_WORK INSTRUCTIONS_.
1) In the discussion of browser-based apps, which library is the Java program built with, and what does its compiled target depend on?
2) Resume the discussion of browser-based apps, picking up right after its final sentence.

_TEXT EXTRACT_.
━━━━━━━━━━━━━━━━

This would sound extremely conspiratorial except this exact scenario has happened on mobile: It's a real slippery slope from everything always runs into the Google browser into everything is an app in the Google browser store.
Envision a FAANG stomping on a human face forever...
I think you're missing the point. Mobile was kind of the opposite, where instead of having source-available applications on an open platform, the mobile OS makers made it near-impossible to install anything but closed-source apps from their closed-source walled garden app stores.
Being able to run in the browser doesn't mean you have to run it in Chrome. You can use Chromium (open source), or Firefox, or Brave. You can bundle it into an electron app. You could write your own browser that runs javascript with just the APIs needed to make the game work, and deliver it in that (the standards are all open and the spec is public)
This is so much better than what we have with mobile, and much more secure than running random executables on your daily-driver OS directly
I'm going to assume this isn't a rhetorical question. This is a program written in java using libGDX, and the compiled target depends on JRE.
If you read the documentation on it, you will see that libGDX can build with web as a target, but the developer has chosen not to do this as of yet. Perhaps they might, if asked nicely. Or, since you claim for it to be easily programmed in WASM and/or vanilla JS, you could go ahead and do that.
I'm sure you didn't mean any offense, and I also don't mean any offense when saying that your apparent bewilderment (if rhetorical) comes across as entitled, and you should perhaps consider your approach here.

━━━━━━━━━━━━━━━━

_EXCERPTED DATA_.
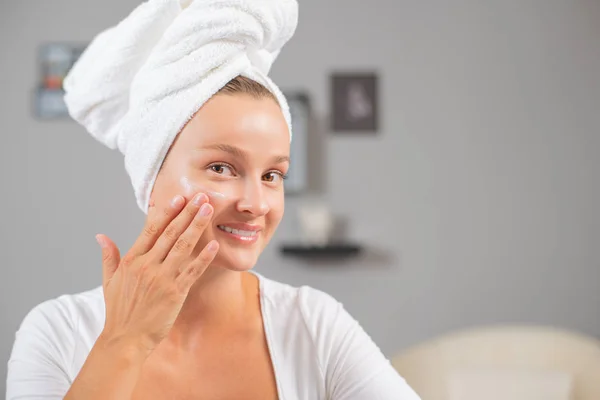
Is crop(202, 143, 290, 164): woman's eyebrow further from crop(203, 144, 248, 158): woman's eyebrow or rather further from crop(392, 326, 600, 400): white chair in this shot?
crop(392, 326, 600, 400): white chair

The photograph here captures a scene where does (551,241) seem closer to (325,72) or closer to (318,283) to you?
(318,283)

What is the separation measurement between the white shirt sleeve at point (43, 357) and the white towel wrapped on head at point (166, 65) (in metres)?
0.24

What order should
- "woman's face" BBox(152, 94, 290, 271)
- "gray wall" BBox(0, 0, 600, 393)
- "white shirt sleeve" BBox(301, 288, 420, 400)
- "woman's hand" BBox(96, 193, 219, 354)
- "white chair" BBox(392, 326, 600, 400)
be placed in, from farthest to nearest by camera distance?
"gray wall" BBox(0, 0, 600, 393) < "white chair" BBox(392, 326, 600, 400) < "white shirt sleeve" BBox(301, 288, 420, 400) < "woman's face" BBox(152, 94, 290, 271) < "woman's hand" BBox(96, 193, 219, 354)

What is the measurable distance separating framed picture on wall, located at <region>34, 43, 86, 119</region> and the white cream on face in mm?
2504

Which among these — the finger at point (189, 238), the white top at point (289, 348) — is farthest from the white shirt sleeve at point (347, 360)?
the finger at point (189, 238)

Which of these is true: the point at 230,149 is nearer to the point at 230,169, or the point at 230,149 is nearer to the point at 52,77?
the point at 230,169

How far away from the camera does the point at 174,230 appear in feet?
2.89

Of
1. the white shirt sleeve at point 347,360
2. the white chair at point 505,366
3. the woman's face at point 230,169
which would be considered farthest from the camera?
the white chair at point 505,366

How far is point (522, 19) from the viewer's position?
3.21 m

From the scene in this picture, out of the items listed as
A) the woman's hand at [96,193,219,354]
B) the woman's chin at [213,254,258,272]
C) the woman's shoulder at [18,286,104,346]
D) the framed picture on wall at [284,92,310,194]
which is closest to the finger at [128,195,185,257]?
the woman's hand at [96,193,219,354]

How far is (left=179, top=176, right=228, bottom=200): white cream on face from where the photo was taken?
0.95m

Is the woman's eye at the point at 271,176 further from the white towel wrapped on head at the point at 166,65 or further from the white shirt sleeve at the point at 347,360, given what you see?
the white shirt sleeve at the point at 347,360

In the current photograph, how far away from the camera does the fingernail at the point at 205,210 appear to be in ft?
2.92

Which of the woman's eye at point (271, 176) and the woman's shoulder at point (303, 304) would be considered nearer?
the woman's eye at point (271, 176)
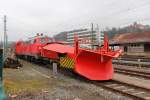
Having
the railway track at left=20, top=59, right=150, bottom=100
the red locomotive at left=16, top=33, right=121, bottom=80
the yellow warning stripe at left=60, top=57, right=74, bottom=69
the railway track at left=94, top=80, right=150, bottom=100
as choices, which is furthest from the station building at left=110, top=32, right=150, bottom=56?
the railway track at left=94, top=80, right=150, bottom=100

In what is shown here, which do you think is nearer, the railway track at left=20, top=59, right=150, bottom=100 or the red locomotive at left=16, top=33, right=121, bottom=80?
the railway track at left=20, top=59, right=150, bottom=100

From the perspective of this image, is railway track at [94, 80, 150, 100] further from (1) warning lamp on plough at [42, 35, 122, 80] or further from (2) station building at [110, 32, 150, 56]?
(2) station building at [110, 32, 150, 56]

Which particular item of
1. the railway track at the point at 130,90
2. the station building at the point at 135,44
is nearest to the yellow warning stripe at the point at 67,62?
the railway track at the point at 130,90

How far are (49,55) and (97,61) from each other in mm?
5268

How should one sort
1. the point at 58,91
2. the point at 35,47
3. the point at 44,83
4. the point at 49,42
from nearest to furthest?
the point at 58,91 → the point at 44,83 → the point at 49,42 → the point at 35,47

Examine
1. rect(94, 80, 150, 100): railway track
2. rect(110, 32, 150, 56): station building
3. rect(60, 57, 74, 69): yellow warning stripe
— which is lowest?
rect(94, 80, 150, 100): railway track

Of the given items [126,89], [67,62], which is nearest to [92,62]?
[67,62]

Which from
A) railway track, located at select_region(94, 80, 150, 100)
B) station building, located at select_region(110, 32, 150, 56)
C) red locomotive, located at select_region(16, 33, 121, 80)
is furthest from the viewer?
station building, located at select_region(110, 32, 150, 56)

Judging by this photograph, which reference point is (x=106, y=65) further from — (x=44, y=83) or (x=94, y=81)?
(x=44, y=83)

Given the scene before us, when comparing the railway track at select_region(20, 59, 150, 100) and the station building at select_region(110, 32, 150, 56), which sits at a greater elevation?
the station building at select_region(110, 32, 150, 56)

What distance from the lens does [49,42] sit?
23.4 metres

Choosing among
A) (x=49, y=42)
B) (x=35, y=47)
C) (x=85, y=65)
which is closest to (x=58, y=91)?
(x=85, y=65)

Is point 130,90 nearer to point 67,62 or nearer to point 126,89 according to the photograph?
point 126,89

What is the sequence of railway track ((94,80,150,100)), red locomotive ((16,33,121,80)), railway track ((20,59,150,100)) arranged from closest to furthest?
railway track ((94,80,150,100)) < railway track ((20,59,150,100)) < red locomotive ((16,33,121,80))
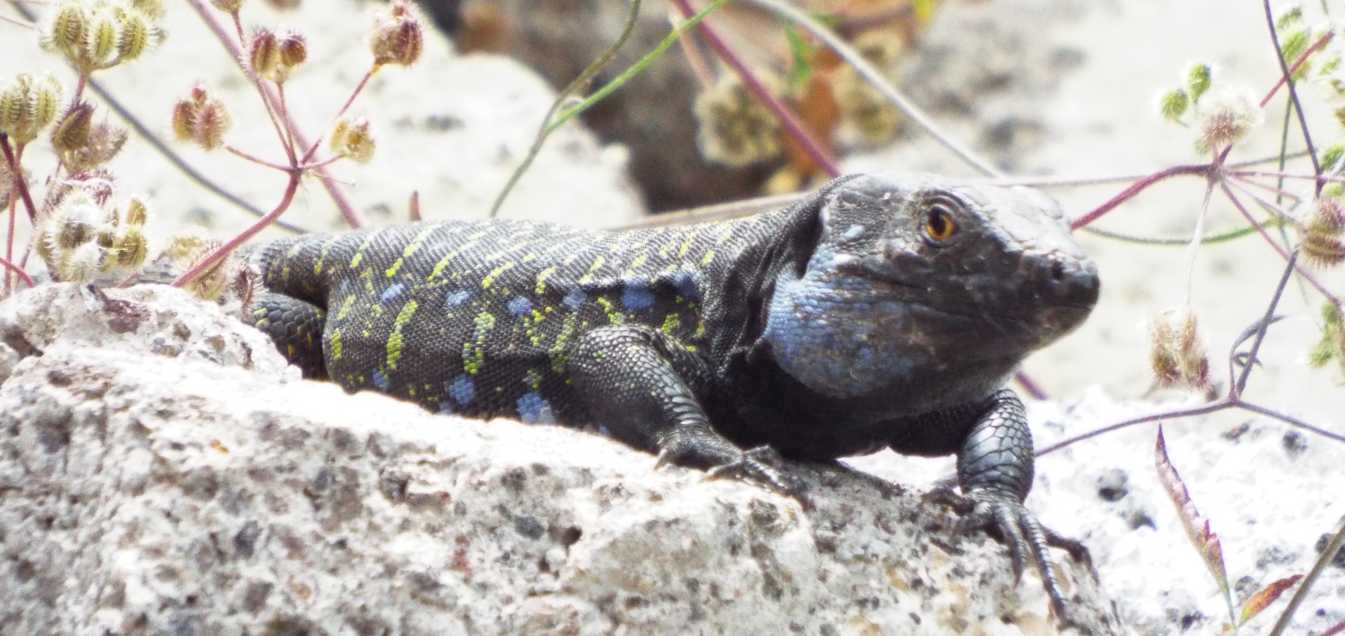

━━━━━━━━━━━━━━━━

_TASK-BY-TASK OUTPUTS_.
1) The program uses libGDX, and its compiled target depends on JRE.

2)
It looks like a fun game. I did not mean to offend. I don't think there's nothing entitled about giving suggestions for improvement and reaching a wider audience - e.g. through giving the reason why I did not try out the game personally. The sand physics simulation does not look that complex/heavy to me - probably if the author implemented it once in Java they could do it again in JavaScript + Canvas, and it could even be a fun exercise to port the game to a new platform.
You did not offend me at least. Given the stated goal, you could ask with a curious tone instead and avoid confusing you for someone rude/annoying. That said, you are right that technically, this isn't complicated. Sand physics like this is only a few lines of code. However, someone did mix concepts leading to a novel approach to an otherwise exhaustively cloned game. Tetris was huuuge in its day, and there are hundreds if not thousand commercial clones and variations. The interesting part to me is that novel combination. And, they went so far as to polish it as a game, share it for free, and all you have to do is click a couple of buttons.
So, if this inspires you to want to recreate it in canvas, have at it. It's probably a great exercise. The author can likely just build a target for the web and libGDX takes care of the rest. They might have to solve some build errors, figure out how to host it on itch, etc, and if they cannot be bothered, they don't owe anyone anything. Quite the opposite.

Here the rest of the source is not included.